Boris Johnson’s government stepped up pressure on lawmakers on Sunday to back the prime minister’s bid to hold an early election and break the Brexit impasse, saying Britain was being held “hostage” by parliament.
But with the main opposition Labour Party waiting for the European Union to grant a Brexit delay and two other parties launching their own bid for an even earlier election, the government’s bid so far looks set to fail.
Britain was due to leave the EU on Thursday, but despite the government arguing this is still the legal default date, few expect Johnson to meet his “do or die” promise to deliver Brexit on October 31 after the bloc agreed to another delay.
More than three years since Britain voted to leave the EU, the divided country and its parliament are still debating over how, when and even whether Brexit, Britain’s biggest policy shift for more than 40 years, should happen.
All Britain’s political parties agree an election is needed to break the standoff over Brexit, but do not see eye-to-eye on its timing. For many lawmakers, an attempt by Johnson to set the terms of a new election raises concerns that he might renege.
But a source at Johnson’s Downing Street office said the prime minister would do all he can to force an election to “get Brexit done”, including considering options offered by other opposition parties.

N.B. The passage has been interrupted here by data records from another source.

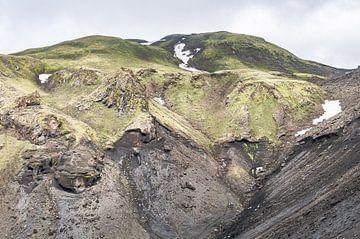 Groen bergachtig landschap op een eiland   IJsland van Photolovers reisfotografie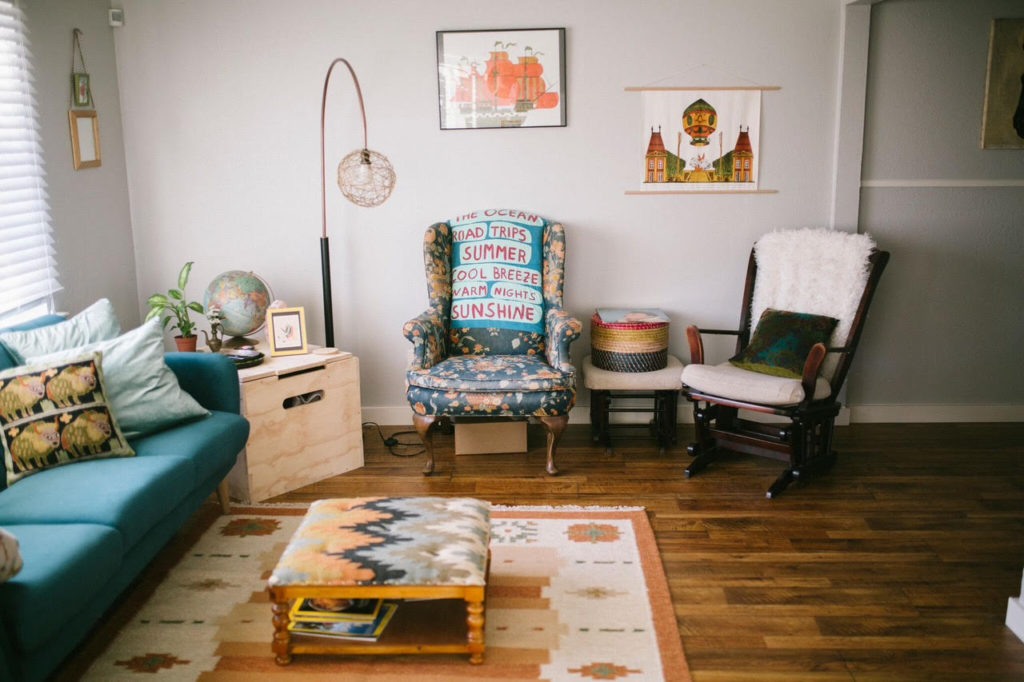 Are you looking for decorating ideas with an eclectic flair? I've asked a friend of mine to share her home with us today. You will LOVE her style!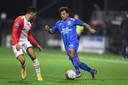 Million Manhoef zoekt het duel met Ricardo van Rhijn van FC Emmen.
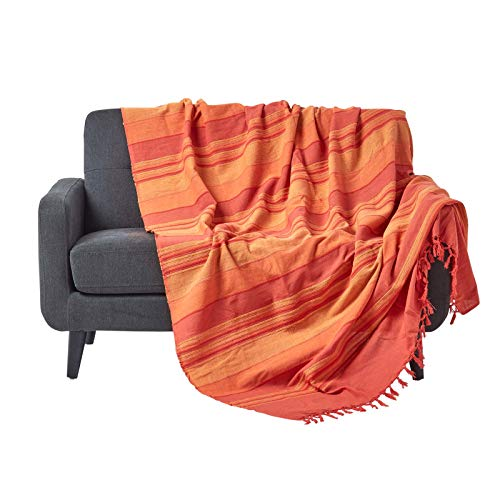 Homescapes Tagesdecke/gestreifter Sofaüberwurf Morocco in Terrakotta-Orange 225 x 255 cm - handgewebt aus 100{be2e33ecaa4258e9fdb1b67033dd6d94f53d5d427bff6c7b4b313cfd94f46425} Reiner Baumwolle mit Fransen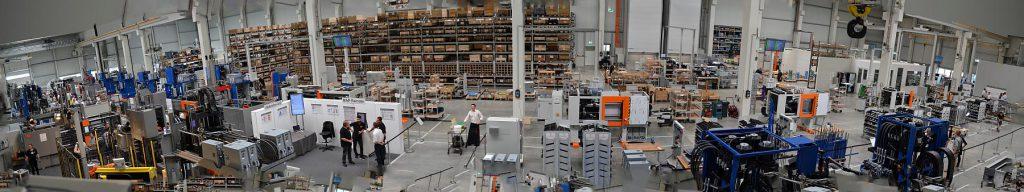 In elf Takten geht es auf Schienen vom Rahmen bis zur versandfertigen Maschine. (Foto: K-AKTUELL)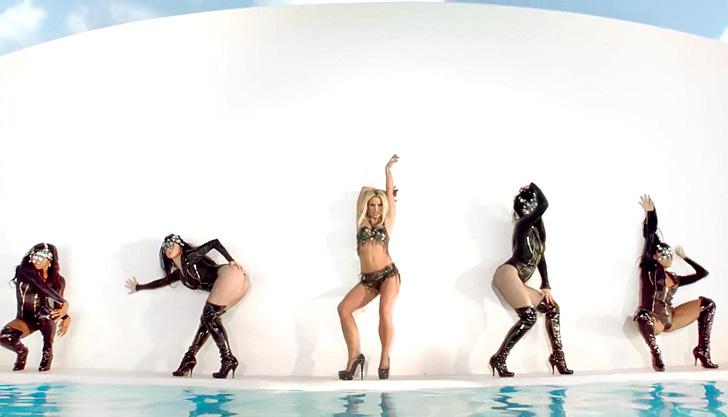 Britney Spears – Work B..ch 002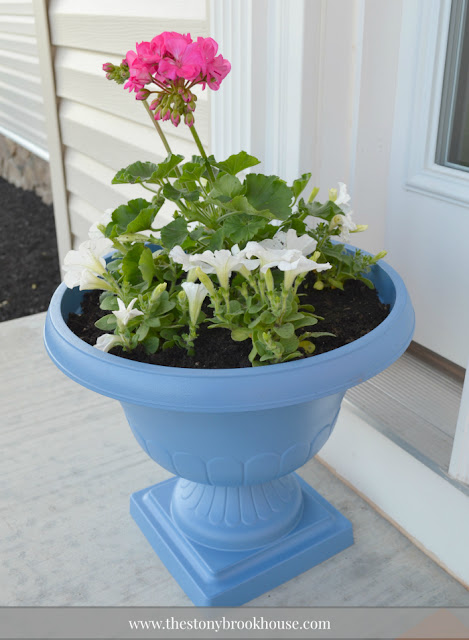 Pretty blue flower pot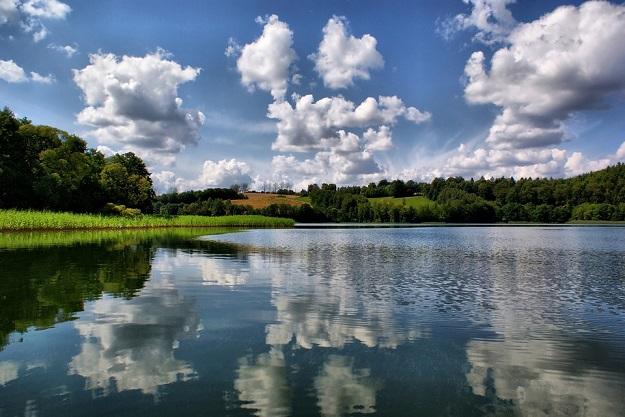 lake-2134181_960_720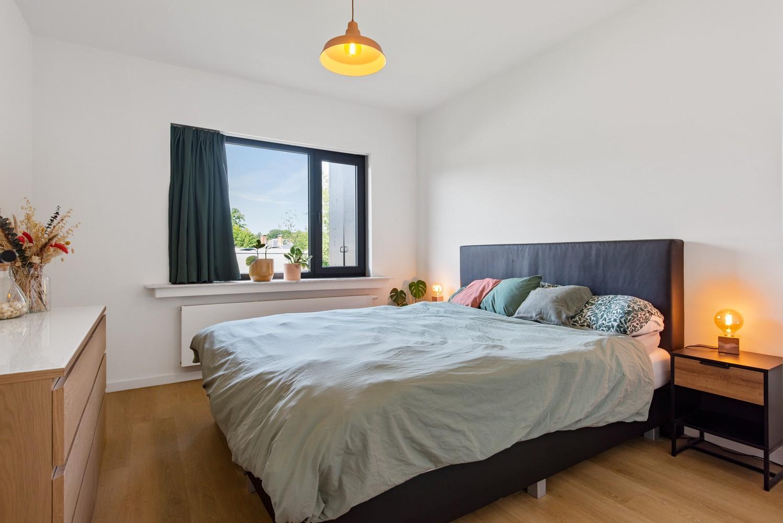 Trendy en stylish appartement met twee slaapkamers gelegen in een rustige straat te Brasschaat. afbeelding 9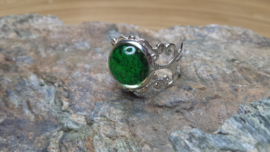 Groene filigraan strass ring. Verstelbaar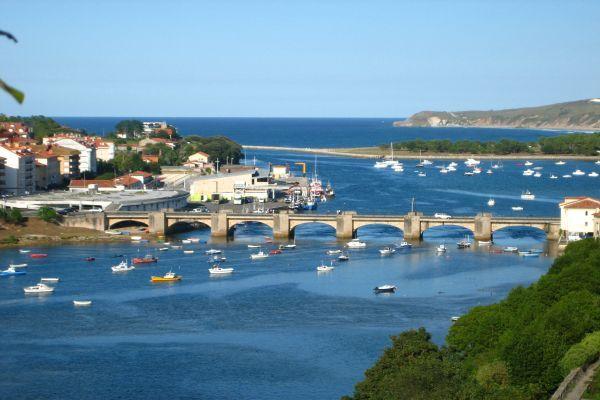 puente san vicente pueblo camino santiago cantabria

“Parliament cannot hold the country hostage any longer,” Johnson said late on Saturday. “Millions of businesses and people cannot plan their futures, this paralysis is causing real damage and the country must move on in 2020.” His culture minister, Nicky Morgan, doubled down on the message on Sunday, warning lawmakers that Thursday was still “the default leaving date”. “So that should focus minds,” she told Sky News.